▼
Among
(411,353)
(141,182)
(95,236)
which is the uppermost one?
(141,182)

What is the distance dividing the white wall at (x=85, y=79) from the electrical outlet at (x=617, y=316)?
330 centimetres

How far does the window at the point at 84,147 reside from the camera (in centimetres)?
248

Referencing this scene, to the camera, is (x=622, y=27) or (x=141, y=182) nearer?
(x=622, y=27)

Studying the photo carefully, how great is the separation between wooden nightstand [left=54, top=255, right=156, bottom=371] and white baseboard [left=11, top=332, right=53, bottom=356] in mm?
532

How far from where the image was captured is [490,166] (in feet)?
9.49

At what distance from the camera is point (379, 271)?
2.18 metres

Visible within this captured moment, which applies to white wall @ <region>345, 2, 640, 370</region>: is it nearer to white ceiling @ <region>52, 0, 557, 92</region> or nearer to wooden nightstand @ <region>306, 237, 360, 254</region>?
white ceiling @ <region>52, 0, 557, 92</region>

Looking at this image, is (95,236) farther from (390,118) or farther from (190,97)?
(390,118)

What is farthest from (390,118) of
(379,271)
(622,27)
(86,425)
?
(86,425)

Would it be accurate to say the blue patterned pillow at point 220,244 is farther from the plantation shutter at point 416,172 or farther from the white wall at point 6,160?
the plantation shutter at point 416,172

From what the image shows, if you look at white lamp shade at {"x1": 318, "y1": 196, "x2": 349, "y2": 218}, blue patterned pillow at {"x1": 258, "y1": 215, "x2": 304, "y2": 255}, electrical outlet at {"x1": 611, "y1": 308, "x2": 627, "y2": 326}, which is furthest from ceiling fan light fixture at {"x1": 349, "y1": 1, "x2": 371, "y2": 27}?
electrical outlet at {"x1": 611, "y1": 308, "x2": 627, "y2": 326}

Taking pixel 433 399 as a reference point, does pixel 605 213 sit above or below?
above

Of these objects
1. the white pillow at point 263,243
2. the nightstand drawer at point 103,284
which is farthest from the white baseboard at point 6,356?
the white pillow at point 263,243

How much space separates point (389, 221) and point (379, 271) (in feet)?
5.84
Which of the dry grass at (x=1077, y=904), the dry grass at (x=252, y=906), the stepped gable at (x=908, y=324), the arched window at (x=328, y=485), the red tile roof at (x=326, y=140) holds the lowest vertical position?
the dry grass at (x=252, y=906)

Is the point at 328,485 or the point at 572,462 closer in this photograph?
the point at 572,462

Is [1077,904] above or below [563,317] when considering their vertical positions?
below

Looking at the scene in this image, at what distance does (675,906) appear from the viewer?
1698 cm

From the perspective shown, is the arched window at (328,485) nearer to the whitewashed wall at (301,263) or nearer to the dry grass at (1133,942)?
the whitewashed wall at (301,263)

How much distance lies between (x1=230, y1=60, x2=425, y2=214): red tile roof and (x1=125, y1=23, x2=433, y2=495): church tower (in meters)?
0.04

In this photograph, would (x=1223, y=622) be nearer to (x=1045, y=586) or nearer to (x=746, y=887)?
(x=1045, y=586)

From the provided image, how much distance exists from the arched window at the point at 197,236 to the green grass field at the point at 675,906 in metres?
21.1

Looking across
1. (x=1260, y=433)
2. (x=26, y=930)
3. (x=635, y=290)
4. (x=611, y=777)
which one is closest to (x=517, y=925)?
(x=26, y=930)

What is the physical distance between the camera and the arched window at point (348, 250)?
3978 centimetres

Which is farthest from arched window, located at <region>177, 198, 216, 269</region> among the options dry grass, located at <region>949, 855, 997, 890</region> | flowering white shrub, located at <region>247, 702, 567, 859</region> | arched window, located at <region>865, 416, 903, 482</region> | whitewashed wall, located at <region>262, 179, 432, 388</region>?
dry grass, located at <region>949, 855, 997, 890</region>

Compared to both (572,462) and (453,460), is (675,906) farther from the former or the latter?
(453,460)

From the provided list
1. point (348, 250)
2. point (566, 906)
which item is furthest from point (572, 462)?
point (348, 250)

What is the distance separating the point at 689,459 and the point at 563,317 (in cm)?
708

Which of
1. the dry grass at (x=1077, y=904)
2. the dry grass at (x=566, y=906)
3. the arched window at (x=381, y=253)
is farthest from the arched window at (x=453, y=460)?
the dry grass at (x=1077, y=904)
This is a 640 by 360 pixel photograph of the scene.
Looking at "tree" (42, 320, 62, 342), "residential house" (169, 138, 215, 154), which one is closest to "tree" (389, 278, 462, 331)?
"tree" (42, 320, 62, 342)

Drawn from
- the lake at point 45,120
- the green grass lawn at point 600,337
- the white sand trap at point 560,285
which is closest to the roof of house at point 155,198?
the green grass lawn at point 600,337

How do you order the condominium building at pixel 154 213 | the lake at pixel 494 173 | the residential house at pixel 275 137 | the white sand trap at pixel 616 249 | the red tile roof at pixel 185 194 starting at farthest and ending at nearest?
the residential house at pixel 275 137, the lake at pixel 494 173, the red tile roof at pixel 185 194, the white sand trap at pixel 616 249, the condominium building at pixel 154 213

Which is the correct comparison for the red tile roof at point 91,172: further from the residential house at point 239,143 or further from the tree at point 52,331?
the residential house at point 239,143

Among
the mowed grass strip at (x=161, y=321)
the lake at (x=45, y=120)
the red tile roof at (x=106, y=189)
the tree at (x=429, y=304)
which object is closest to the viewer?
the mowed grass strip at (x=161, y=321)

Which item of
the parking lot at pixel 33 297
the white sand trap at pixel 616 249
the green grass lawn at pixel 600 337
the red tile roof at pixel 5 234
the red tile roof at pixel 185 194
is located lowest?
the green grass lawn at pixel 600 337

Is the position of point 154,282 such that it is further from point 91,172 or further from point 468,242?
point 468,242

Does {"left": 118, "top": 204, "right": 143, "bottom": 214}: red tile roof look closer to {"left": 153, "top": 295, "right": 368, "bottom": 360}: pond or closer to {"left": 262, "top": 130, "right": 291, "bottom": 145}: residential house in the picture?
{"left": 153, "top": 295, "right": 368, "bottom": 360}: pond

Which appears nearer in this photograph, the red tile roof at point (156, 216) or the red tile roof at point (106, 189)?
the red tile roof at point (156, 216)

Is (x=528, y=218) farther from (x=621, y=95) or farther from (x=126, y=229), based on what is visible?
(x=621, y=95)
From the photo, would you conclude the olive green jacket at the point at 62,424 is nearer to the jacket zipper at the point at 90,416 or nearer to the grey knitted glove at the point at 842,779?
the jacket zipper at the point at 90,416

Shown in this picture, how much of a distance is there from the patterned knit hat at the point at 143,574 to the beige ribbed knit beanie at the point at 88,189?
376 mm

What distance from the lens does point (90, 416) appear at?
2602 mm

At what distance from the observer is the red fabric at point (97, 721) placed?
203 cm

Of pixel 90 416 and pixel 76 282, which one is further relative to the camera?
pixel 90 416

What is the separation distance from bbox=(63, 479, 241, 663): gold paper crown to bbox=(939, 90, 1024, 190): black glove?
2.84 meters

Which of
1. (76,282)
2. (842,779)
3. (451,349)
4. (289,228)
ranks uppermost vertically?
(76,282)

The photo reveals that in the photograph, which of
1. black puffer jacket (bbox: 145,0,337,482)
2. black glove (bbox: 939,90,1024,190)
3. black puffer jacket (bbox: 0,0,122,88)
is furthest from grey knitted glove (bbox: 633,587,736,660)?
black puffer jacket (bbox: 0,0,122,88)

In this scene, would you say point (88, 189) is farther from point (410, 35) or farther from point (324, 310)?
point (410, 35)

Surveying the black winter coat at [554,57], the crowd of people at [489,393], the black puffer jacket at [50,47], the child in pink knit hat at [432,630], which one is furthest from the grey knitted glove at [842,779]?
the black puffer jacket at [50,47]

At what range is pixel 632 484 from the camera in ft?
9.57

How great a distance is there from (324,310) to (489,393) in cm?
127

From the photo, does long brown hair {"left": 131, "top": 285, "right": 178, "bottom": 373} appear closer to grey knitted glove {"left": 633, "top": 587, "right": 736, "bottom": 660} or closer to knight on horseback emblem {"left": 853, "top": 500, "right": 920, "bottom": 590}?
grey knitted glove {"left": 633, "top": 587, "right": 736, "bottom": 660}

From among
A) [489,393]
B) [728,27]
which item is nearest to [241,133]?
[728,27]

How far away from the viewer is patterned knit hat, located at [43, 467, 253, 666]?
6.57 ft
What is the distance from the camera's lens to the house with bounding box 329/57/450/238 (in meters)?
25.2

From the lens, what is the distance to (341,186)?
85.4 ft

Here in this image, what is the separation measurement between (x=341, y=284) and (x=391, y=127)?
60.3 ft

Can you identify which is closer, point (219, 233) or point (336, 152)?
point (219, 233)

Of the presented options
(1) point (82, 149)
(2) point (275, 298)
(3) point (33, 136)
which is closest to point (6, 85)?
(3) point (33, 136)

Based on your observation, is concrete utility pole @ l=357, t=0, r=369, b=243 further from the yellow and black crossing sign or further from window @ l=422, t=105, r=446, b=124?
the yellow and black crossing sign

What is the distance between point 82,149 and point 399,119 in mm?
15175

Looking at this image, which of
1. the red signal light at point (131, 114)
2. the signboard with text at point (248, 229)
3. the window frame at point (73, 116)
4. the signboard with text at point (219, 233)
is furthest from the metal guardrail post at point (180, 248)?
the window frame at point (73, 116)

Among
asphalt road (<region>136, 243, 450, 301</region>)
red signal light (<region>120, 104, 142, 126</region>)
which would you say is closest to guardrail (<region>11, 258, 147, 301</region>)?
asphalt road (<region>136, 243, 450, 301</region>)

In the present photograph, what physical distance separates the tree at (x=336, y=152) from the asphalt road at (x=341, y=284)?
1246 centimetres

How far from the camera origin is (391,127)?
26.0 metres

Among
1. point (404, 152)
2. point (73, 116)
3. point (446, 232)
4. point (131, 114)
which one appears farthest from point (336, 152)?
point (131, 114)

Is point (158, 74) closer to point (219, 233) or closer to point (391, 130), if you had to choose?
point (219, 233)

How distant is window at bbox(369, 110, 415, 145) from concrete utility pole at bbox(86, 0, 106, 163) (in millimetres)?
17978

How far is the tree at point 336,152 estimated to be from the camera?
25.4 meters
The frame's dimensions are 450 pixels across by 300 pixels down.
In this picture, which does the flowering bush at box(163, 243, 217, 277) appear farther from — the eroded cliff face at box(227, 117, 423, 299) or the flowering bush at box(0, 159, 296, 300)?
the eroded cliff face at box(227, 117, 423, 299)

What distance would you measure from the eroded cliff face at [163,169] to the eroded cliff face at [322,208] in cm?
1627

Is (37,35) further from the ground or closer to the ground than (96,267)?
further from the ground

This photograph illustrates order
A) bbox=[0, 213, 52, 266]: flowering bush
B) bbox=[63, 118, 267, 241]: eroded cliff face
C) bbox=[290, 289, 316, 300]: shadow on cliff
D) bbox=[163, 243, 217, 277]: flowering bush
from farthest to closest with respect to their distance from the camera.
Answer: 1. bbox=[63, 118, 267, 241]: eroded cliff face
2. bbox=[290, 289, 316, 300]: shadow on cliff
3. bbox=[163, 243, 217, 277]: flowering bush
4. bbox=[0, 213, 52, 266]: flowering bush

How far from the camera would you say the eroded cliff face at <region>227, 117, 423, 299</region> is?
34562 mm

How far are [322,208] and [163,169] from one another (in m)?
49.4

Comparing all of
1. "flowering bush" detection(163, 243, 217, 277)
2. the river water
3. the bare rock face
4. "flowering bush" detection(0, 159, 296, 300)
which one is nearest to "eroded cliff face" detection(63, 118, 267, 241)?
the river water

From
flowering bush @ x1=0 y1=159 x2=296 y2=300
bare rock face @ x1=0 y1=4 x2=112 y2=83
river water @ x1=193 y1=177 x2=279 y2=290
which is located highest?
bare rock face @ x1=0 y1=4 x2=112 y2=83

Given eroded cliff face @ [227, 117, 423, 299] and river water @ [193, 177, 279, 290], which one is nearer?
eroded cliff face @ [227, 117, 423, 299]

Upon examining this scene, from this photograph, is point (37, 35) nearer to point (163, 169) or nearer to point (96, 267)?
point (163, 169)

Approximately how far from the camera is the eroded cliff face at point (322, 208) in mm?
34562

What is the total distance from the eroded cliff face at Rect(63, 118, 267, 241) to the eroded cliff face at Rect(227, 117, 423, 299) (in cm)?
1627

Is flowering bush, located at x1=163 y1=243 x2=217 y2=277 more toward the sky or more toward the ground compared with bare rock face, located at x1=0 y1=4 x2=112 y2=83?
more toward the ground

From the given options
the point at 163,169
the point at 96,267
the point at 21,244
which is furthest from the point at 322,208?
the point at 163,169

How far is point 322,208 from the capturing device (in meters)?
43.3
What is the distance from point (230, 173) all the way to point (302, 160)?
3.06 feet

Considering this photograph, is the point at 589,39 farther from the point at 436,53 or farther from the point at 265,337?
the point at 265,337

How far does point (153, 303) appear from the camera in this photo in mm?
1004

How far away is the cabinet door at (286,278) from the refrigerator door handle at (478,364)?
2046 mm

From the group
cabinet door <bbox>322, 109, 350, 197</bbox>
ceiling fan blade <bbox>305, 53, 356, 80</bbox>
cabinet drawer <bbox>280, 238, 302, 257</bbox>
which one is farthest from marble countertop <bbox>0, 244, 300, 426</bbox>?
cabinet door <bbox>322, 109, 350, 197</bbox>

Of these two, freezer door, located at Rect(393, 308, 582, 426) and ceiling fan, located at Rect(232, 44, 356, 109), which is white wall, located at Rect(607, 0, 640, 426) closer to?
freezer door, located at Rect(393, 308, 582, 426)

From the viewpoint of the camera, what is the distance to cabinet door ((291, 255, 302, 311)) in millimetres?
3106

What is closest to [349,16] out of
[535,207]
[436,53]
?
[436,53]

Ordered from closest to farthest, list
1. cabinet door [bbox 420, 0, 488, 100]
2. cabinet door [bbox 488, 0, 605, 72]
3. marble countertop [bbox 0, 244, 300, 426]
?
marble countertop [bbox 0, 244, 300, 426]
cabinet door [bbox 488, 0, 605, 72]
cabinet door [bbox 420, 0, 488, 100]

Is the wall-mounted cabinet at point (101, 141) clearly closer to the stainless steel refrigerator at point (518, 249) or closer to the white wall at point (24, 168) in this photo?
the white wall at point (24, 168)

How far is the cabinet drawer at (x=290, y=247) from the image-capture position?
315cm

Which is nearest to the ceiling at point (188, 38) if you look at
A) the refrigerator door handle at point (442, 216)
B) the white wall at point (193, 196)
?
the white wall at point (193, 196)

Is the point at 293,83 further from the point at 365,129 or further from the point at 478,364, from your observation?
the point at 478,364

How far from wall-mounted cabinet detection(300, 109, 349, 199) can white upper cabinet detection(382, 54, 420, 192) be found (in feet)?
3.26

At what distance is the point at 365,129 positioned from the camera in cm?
▲
- What needs to be done -
Turn the material above, from the line with "Of pixel 90" up to and including the line with "2.84 meters", into a Markdown table with columns Row and Text. Give each non-blank line its own row, number the rows in order, and leave out the blank lines.

- Task result -
| Row | Text |
|---|---|
| 1 | Of pixel 90 416 and pixel 76 282, which one is further relative to the camera? |
| 2 | pixel 90 416 |
| 3 | What is the separation distance from bbox=(63, 479, 241, 663): gold paper crown to bbox=(939, 90, 1024, 190): black glove? |
| 4 | 2.84 meters |